Leaving a place I’ve come to know and call home always fills me with feelings of anxiety. Yet, in leaving my rented flat in Cambridge after three years I am doing precisely that, and leaving behind another small group of good friends.
Standing on the gravel outside the flat’s patio doors so as not to drop the crumbs of chocolate digestives that ‘needed’ finishing on the newly-vacuumed floor inside (all the crockery was already packed) I realised I maybe hadn’t made the most of Cambridge. I hadn’t taken advantage of all there was to offer, perhaps. All too often I’d let fear stop me taking a risk and doing something novel. I hadn’t explored the river or the nearby country enough. I hadn’t spent enough time on the grass outside the flat with the patio doors open enjoying the summers. I hadn’t, in short, spent enough time choosing to make my life more like I would like it to be.
For better or worse, I had that option. Others, at various points in our history, hadn’t. They have had little choice but to do what was expected of them. Some of my relatives were like this, putting aside their own lives, not seeing their loved ones for years at a time, in the conscripted service of their country.
My great uncle was a prime example. In December 1940, like most men of his generation, and in his early thirties like I am now, he was conscripted into the British military. And like so many of those men, he didn’t speak of the five years he was away from his wife and home playing his small part in the Second World War.
However, he did leave an album of postcards he collected during the time, and photographs he took of the people, places, and railways he refurbished as a Royal Engineer.

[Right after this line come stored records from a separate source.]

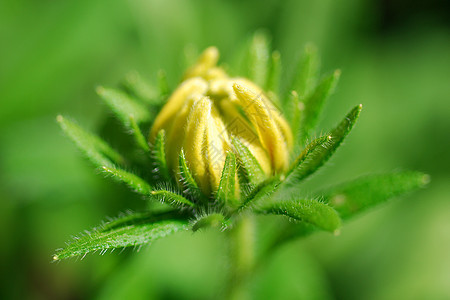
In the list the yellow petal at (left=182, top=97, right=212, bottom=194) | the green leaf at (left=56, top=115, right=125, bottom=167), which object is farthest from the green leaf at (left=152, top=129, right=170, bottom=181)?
the green leaf at (left=56, top=115, right=125, bottom=167)

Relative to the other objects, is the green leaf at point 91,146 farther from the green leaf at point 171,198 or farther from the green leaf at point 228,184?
the green leaf at point 228,184

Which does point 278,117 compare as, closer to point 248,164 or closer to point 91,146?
point 248,164

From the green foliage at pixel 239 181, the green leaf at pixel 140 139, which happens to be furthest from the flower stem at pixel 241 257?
the green leaf at pixel 140 139

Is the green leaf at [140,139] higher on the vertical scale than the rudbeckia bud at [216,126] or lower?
lower

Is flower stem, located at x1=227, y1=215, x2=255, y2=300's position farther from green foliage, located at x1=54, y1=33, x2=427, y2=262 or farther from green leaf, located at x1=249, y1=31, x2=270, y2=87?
green leaf, located at x1=249, y1=31, x2=270, y2=87

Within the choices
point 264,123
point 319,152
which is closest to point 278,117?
point 264,123

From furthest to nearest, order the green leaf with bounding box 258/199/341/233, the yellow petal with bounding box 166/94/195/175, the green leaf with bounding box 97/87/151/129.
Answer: the green leaf with bounding box 97/87/151/129 < the yellow petal with bounding box 166/94/195/175 < the green leaf with bounding box 258/199/341/233
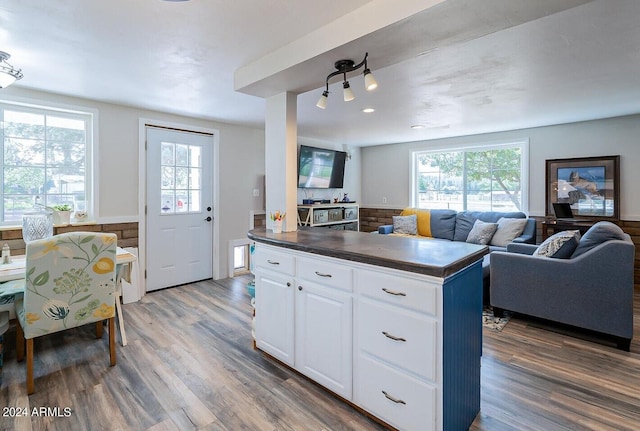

Come the weekend, I am hoping to follow his trail across North Africa, along the railway lines of Algeria and then Tunisia, behind the lines of World War Two. It is the first leg of a journey that will also take in Italy, Slovenia, and his return journey to the UK via war-torn Austria, Germany and France. While doing so, as much as possible I will be retaking his photographs and rediscovering not only his unspoken-of story but also the story of the men like him who are no longer here to tell their own astonishing tales.
I hope that the five month journey (and preceding months of archive research) will come to comprise my second travelogue. And so it’s time to pull out the rucksack once again and get packing.